Opdrachten
(1) Schrijf een stuk uit de tekst over risicoanalyse letterlijk over. Begin bij de woorden "Als werkgever betaal" en stop na "een globaal preventieplan.".
(2) Som op wat een werkgever volgens de tekst over risicoanalyse van zijn werknemers moet garanderen.

Oefentekst
>>>>
Als werkgever betaal je het loon voor die dag, of korte periode, aan de werkneemster/werknemer.

 

Risicoanalyse

Als werkgever moet je de veiligheid, gezondheid en het welzijn van je werknemers garanderen. Dit doe je aan de hand van een dynamisch risicobeheersingssysteem.

Eén van de basiselementen van dit systeem is de risicoanalyse en de preventiemaatregelen die eruit voortvloeien. De risicoanalyse houdt in dat je als werkgever systematisch en permanent alert bent voor gevaren en risicofactoren. Je analyseert concrete arbeidsprocessen en arbeidssituaties met als doel risico’s te identificeren en preventieve maatregelen te bepalen. Deze worden uitgewerkt in een globaal preventieplan.

Je interne en externe dienst voor preventie en bescherming op het werk kan je bijstaan met advies rond deze risicoanalyse.
<<<<
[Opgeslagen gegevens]
>>>>
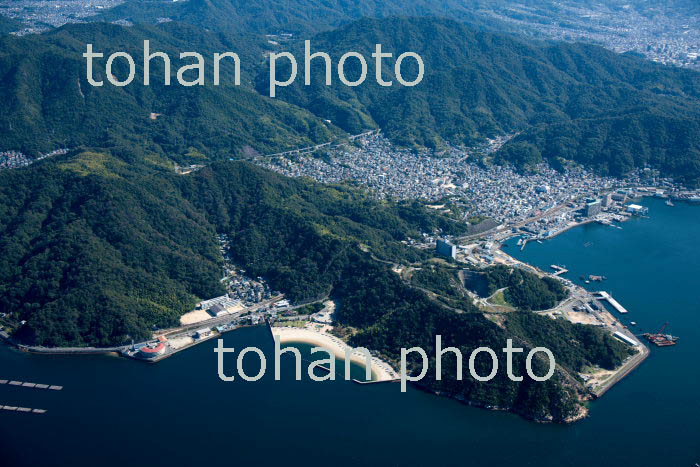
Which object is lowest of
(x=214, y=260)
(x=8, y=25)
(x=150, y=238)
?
(x=214, y=260)

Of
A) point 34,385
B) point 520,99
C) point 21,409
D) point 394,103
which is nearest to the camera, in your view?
point 21,409

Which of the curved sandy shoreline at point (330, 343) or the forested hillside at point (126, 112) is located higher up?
the forested hillside at point (126, 112)

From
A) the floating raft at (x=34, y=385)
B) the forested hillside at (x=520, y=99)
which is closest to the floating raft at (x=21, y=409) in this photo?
the floating raft at (x=34, y=385)

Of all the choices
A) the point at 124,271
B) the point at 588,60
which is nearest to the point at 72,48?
the point at 124,271

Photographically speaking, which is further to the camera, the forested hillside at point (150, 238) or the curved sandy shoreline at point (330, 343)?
the forested hillside at point (150, 238)

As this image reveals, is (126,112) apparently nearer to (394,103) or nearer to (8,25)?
(394,103)

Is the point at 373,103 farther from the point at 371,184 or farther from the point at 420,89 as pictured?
the point at 371,184

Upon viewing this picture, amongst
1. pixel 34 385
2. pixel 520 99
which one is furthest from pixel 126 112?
pixel 520 99

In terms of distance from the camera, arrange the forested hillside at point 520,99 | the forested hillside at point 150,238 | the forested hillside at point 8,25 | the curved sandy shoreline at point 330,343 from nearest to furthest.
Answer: the curved sandy shoreline at point 330,343, the forested hillside at point 150,238, the forested hillside at point 520,99, the forested hillside at point 8,25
<<<<
Oplossingen
(1)
Als werkgever betaal je het loon voor die dag, of korte periode, aan de werkneemster/werknemer.

 

Risicoanalyse

Als werkgever moet je de veiligheid, gezondheid en het welzijn van je werknemers garanderen. Dit doe je aan de hand van een dynamisch risicobeheersingssysteem.

Eén van de basiselementen van dit systeem is de risicoanalyse en de preventiemaatregelen die eruit voortvloeien. De risicoanalyse houdt in dat je als werkgever systematisch en permanent alert bent voor gevaren en risicofactoren. Je analyseert concrete arbeidsprocessen en arbeidssituaties met als doel risico’s te identificeren en preventieve maatregelen te bepalen. Deze worden uitgewerkt in een globaal preventieplan.

(2)
- de veiligheid
- de gezondheid
- het welzijn